▶ Task brief
Output the records exactly. Include every line.

»»

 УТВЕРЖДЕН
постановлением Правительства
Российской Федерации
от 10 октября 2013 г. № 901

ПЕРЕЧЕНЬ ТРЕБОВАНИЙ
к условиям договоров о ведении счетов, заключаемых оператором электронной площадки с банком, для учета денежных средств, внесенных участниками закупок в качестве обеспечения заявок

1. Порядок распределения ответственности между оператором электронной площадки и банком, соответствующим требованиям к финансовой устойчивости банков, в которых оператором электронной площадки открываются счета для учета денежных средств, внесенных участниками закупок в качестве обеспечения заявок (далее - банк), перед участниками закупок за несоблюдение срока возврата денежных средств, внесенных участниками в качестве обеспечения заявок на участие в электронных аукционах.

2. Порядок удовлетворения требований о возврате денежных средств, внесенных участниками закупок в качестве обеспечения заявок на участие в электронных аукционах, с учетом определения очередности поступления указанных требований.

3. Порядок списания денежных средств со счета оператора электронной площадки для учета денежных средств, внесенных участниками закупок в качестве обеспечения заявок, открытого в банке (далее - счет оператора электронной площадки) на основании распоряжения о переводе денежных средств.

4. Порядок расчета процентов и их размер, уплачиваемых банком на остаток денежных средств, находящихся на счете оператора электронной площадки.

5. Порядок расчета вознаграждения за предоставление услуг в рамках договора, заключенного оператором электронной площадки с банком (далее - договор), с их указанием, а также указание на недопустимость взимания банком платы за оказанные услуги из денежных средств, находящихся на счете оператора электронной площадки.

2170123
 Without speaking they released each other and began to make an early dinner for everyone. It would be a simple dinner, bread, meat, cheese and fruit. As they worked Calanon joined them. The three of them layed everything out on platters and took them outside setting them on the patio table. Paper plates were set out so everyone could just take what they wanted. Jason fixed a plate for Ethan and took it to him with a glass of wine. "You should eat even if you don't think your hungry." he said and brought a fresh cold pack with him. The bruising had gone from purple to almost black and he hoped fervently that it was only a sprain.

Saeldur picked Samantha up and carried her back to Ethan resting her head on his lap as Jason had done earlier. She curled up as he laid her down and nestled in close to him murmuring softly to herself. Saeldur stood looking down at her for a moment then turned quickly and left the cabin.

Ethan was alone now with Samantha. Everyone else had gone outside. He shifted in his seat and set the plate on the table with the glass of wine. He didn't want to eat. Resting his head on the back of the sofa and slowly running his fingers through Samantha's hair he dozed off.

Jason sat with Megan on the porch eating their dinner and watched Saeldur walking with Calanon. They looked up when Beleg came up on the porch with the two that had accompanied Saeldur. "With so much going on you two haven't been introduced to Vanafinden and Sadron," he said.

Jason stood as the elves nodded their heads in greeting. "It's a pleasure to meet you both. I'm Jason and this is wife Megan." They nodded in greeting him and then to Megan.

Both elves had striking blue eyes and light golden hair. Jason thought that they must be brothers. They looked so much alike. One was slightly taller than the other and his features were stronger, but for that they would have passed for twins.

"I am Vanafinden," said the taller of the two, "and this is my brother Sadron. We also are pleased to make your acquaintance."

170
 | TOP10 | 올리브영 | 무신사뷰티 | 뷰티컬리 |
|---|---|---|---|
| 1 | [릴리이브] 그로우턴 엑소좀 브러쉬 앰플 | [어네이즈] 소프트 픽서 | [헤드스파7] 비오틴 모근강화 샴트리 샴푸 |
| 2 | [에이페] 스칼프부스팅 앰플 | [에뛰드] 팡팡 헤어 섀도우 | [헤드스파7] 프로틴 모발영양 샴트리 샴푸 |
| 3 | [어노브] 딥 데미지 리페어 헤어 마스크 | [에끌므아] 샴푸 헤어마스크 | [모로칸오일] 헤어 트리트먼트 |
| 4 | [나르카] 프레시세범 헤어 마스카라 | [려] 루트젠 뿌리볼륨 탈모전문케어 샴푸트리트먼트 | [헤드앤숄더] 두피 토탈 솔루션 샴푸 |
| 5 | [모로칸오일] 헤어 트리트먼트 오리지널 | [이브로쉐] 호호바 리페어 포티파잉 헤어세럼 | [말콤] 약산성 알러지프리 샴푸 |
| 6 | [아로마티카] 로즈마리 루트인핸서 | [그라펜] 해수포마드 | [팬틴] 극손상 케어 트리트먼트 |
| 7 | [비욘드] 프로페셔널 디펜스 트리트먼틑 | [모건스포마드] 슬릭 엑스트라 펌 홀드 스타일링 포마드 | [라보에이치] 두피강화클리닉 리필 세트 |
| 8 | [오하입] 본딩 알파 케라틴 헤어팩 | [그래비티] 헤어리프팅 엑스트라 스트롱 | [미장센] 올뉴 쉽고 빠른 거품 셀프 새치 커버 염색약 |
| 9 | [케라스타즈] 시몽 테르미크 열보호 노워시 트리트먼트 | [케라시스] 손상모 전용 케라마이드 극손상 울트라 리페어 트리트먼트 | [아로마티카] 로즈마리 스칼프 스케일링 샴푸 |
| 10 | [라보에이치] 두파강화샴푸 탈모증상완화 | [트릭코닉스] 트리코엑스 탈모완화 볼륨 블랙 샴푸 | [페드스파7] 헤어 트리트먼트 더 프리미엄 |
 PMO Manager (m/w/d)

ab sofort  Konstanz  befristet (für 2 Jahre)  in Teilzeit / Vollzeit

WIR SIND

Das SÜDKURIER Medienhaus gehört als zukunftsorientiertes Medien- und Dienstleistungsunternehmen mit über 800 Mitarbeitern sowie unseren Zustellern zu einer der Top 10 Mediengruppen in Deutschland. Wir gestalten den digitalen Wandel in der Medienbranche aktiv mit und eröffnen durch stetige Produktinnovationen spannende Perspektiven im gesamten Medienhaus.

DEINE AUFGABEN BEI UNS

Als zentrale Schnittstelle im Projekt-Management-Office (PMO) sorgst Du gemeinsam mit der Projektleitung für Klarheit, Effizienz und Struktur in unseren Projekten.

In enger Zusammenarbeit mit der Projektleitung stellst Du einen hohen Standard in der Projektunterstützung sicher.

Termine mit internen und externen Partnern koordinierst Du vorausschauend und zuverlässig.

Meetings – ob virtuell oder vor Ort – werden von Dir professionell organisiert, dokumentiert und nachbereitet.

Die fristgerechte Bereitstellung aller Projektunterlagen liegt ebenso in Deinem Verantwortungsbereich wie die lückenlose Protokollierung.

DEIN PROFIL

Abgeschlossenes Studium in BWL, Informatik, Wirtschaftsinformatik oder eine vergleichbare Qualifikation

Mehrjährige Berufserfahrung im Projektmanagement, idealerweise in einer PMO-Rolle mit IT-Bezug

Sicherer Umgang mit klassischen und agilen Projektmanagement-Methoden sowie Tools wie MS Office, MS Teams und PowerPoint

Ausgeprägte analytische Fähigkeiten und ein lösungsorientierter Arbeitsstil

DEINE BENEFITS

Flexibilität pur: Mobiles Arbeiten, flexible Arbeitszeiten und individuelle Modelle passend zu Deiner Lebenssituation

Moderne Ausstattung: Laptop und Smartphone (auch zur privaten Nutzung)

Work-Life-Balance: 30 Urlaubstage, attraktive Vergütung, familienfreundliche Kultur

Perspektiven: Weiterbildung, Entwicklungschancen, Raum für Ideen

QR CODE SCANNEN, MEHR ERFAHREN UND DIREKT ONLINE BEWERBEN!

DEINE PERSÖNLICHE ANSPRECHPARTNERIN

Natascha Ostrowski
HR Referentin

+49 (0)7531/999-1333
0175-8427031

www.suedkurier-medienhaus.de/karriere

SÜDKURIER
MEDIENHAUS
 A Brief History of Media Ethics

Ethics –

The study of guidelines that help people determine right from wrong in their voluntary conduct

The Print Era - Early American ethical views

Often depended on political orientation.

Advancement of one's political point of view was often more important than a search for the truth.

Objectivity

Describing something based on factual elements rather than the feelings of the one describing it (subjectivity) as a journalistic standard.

««

▶ Task answer
 УТВЕРЖДЕН
постановлением Правительства
Российской Федерации
от 10 октября 2013 г. № 901

ПЕРЕЧЕНЬ ТРЕБОВАНИЙ
к условиям договоров о ведении счетов, заключаемых оператором электронной площадки с банком, для учета денежных средств, внесенных участниками закупок в качестве обеспечения заявок

1. Порядок распределения ответственности между оператором электронной площадки и банком, соответствующим требованиям к финансовой устойчивости банков, в которых оператором электронной площадки открываются счета для учета денежных средств, внесенных участниками закупок в качестве обеспечения заявок (далее - банк), перед участниками закупок за несоблюдение срока возврата денежных средств, внесенных участниками в качестве обеспечения заявок на участие в электронных аукционах.

2. Порядок удовлетворения требований о возврате денежных средств, внесенных участниками закупок в качестве обеспечения заявок на участие в электронных аукционах, с учетом определения очередности поступления указанных требований.

3. Порядок списания денежных средств со счета оператора электронной площадки для учета денежных средств, внесенных участниками закупок в качестве обеспечения заявок, открытого в банке (далее - счет оператора электронной площадки) на основании распоряжения о переводе денежных средств.

4. Порядок расчета процентов и их размер, уплачиваемых банком на остаток денежных средств, находящихся на счете оператора электронной площадки.

5. Порядок расчета вознаграждения за предоставление услуг в рамках договора, заключенного оператором электронной площадки с банком (далее - договор), с их указанием, а также указание на недопустимость взимания банком платы за оказанные услуги из денежных средств, находящихся на счете оператора электронной площадки.

2170123
 Without speaking they released each other and began to make an early dinner for everyone. It would be a simple dinner, bread, meat, cheese and fruit. As they worked Calanon joined them. The three of them layed everything out on platters and took them outside setting them on the patio table. Paper plates were set out so everyone could just take what they wanted. Jason fixed a plate for Ethan and took it to him with a glass of wine. "You should eat even if you don't think your hungry." he said and brought a fresh cold pack with him. The bruising had gone from purple to almost black and he hoped fervently that it was only a sprain.

Saeldur picked Samantha up and carried her back to Ethan resting her head on his lap as Jason had done earlier. She curled up as he laid her down and nestled in close to him murmuring softly to herself. Saeldur stood looking down at her for a moment then turned quickly and left the cabin.

Ethan was alone now with Samantha. Everyone else had gone outside. He shifted in his seat and set the plate on the table with the glass of wine. He didn't want to eat. Resting his head on the back of the sofa and slowly running his fingers through Samantha's hair he dozed off.

Jason sat with Megan on the porch eating their dinner and watched Saeldur walking with Calanon. They looked up when Beleg came up on the porch with the two that had accompanied Saeldur. "With so much going on you two haven't been introduced to Vanafinden and Sadron," he said.

Jason stood as the elves nodded their heads in greeting. "It's a pleasure to meet you both. I'm Jason and this is wife Megan." They nodded in greeting him and then to Megan.

Both elves had striking blue eyes and light golden hair. Jason thought that they must be brothers. They looked so much alike. One was slightly taller than the other and his features were stronger, but for that they would have passed for twins.

"I am Vanafinden," said the taller of the two, "and this is my brother Sadron. We also are pleased to make your acquaintance."

170
 | TOP10 | 올리브영 | 무신사뷰티 | 뷰티컬리 |
|---|---|---|---|
| 1 | [릴리이브] 그로우턴 엑소좀 브러쉬 앰플 | [어네이즈] 소프트 픽서 | [헤드스파7] 비오틴 모근강화 샴트리 샴푸 |
| 2 | [에이페] 스칼프부스팅 앰플 | [에뛰드] 팡팡 헤어 섀도우 | [헤드스파7] 프로틴 모발영양 샴트리 샴푸 |
| 3 | [어노브] 딥 데미지 리페어 헤어 마스크 | [에끌므아] 샴푸 헤어마스크 | [모로칸오일] 헤어 트리트먼트 |
| 4 | [나르카] 프레시세범 헤어 마스카라 | [려] 루트젠 뿌리볼륨 탈모전문케어 샴푸트리트먼트 | [헤드앤숄더] 두피 토탈 솔루션 샴푸 |
| 5 | [모로칸오일] 헤어 트리트먼트 오리지널 | [이브로쉐] 호호바 리페어 포티파잉 헤어세럼 | [말콤] 약산성 알러지프리 샴푸 |
| 6 | [아로마티카] 로즈마리 루트인핸서 | [그라펜] 해수포마드 | [팬틴] 극손상 케어 트리트먼트 |
| 7 | [비욘드] 프로페셔널 디펜스 트리트먼틑 | [모건스포마드] 슬릭 엑스트라 펌 홀드 스타일링 포마드 | [라보에이치] 두피강화클리닉 리필 세트 |
| 8 | [오하입] 본딩 알파 케라틴 헤어팩 | [그래비티] 헤어리프팅 엑스트라 스트롱 | [미장센] 올뉴 쉽고 빠른 거품 셀프 새치 커버 염색약 |
| 9 | [케라스타즈] 시몽 테르미크 열보호 노워시 트리트먼트 | [케라시스] 손상모 전용 케라마이드 극손상 울트라 리페어 트리트먼트 | [아로마티카] 로즈마리 스칼프 스케일링 샴푸 |
| 10 | [라보에이치] 두파강화샴푸 탈모증상완화 | [트릭코닉스] 트리코엑스 탈모완화 볼륨 블랙 샴푸 | [페드스파7] 헤어 트리트먼트 더 프리미엄 |
 PMO Manager (m/w/d)

ab sofort  Konstanz  befristet (für 2 Jahre)  in Teilzeit / Vollzeit

WIR SIND

Das SÜDKURIER Medienhaus gehört als zukunftsorientiertes Medien- und Dienstleistungsunternehmen mit über 800 Mitarbeitern sowie unseren Zustellern zu einer der Top 10 Mediengruppen in Deutschland. Wir gestalten den digitalen Wandel in der Medienbranche aktiv mit und eröffnen durch stetige Produktinnovationen spannende Perspektiven im gesamten Medienhaus.

DEINE AUFGABEN BEI UNS

Als zentrale Schnittstelle im Projekt-Management-Office (PMO) sorgst Du gemeinsam mit der Projektleitung für Klarheit, Effizienz und Struktur in unseren Projekten.

In enger Zusammenarbeit mit der Projektleitung stellst Du einen hohen Standard in der Projektunterstützung sicher.

Termine mit internen und externen Partnern koordinierst Du vorausschauend und zuverlässig.

Meetings – ob virtuell oder vor Ort – werden von Dir professionell organisiert, dokumentiert und nachbereitet.

Die fristgerechte Bereitstellung aller Projektunterlagen liegt ebenso in Deinem Verantwortungsbereich wie die lückenlose Protokollierung.

DEIN PROFIL

Abgeschlossenes Studium in BWL, Informatik, Wirtschaftsinformatik oder eine vergleichbare Qualifikation

Mehrjährige Berufserfahrung im Projektmanagement, idealerweise in einer PMO-Rolle mit IT-Bezug

Sicherer Umgang mit klassischen und agilen Projektmanagement-Methoden sowie Tools wie MS Office, MS Teams und PowerPoint

Ausgeprägte analytische Fähigkeiten und ein lösungsorientierter Arbeitsstil

DEINE BENEFITS

Flexibilität pur: Mobiles Arbeiten, flexible Arbeitszeiten und individuelle Modelle passend zu Deiner Lebenssituation

Moderne Ausstattung: Laptop und Smartphone (auch zur privaten Nutzung)

Work-Life-Balance: 30 Urlaubstage, attraktive Vergütung, familienfreundliche Kultur

Perspektiven: Weiterbildung, Entwicklungschancen, Raum für Ideen

QR CODE SCANNEN, MEHR ERFAHREN UND DIREKT ONLINE BEWERBEN!

DEINE PERSÖNLICHE ANSPRECHPARTNERIN

Natascha Ostrowski
HR Referentin

+49 (0)7531/999-1333
0175-8427031

www.suedkurier-medienhaus.de/karriere

SÜDKURIER
MEDIENHAUS
 A Brief History of Media Ethics

Ethics –

The study of guidelines that help people determine right from wrong in their voluntary conduct

The Print Era - Early American ethical views

Often depended on political orientation.

Advancement of one's political point of view was often more important than a search for the truth.

Objectivity

Describing something based on factual elements rather than the feelings of the one describing it (subjectivity) as a journalistic standard.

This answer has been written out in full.